O crédito educativo, por exemplo, que possibilita a alunos sem condições financeiras cursar escolas particulares, foi reduzido ao invés de ser ampliado. Sem contar o salário, que tem levado muito professor, no ápice do desenvolvimento intelectual, a pedir aposentadoria - depois, ele volta às instituições em novos concursos.
A cobrança de mensalidades para alunos de escolas públicas não é vista como solução por Almeida. Se o aluno pagar, o valor não vai representar mais do que 10% do orçamento da universidade. Ele lembra que a cobrança refletiria apenas no ensino, enquanto o papel da universidade se estende a hospitais, movimentos culturais, pesquisa e extensão. Há muita desinformação sobre o assunto.

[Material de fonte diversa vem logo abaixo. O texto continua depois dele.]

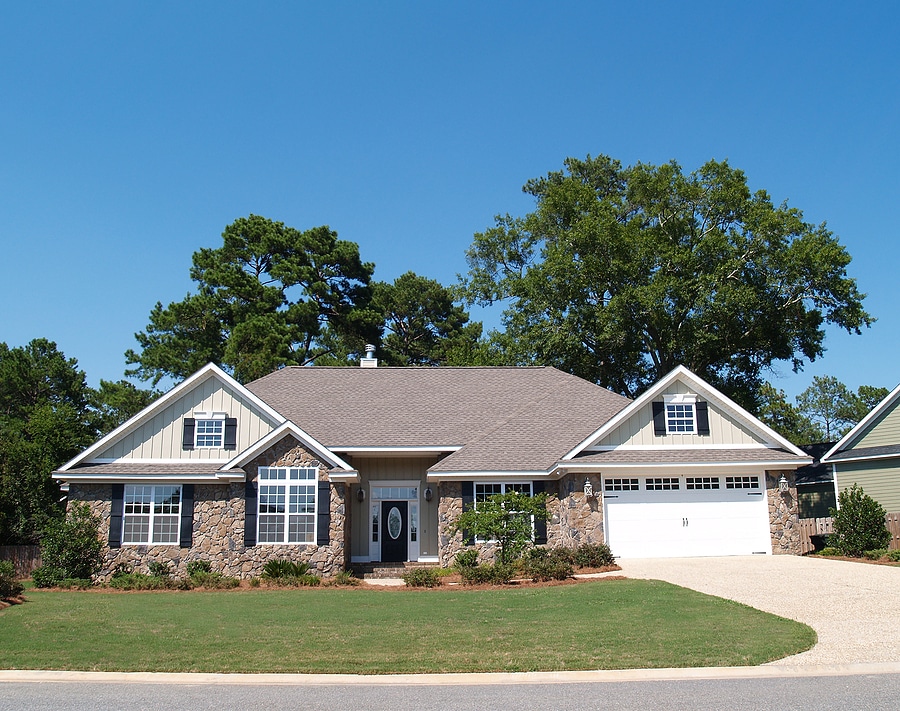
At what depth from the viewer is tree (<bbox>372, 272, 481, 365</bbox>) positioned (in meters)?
50.2

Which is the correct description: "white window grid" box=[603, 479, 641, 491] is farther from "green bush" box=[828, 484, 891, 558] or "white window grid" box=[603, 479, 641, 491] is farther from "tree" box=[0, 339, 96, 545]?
"tree" box=[0, 339, 96, 545]

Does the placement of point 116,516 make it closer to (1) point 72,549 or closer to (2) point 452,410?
(1) point 72,549

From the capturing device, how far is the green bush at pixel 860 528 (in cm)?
2226

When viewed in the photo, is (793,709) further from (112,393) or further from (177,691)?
(112,393)

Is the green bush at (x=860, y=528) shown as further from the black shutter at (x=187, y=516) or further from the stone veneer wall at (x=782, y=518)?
the black shutter at (x=187, y=516)

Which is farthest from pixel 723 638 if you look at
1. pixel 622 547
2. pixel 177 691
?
pixel 622 547

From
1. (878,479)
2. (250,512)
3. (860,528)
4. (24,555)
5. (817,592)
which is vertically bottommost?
(817,592)

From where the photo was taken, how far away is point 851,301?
125 ft

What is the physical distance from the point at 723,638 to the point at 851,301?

Na opinião do presidente do Club, a solução para a educação no país - em todos os níveis - passa necessariamente pelo ensino básico, fortalecendo as escolas públicas.
Almeida não tem dúvidas que o mesmo processo por que passaram as escolas de primeiro e segundo graus - que hoje perderam espaço em qualidade para as particulares - pode acontecer também com as faculdades e universidades brasileiras. Dois terços das escolas de ensino superior no Brasil já são particulares.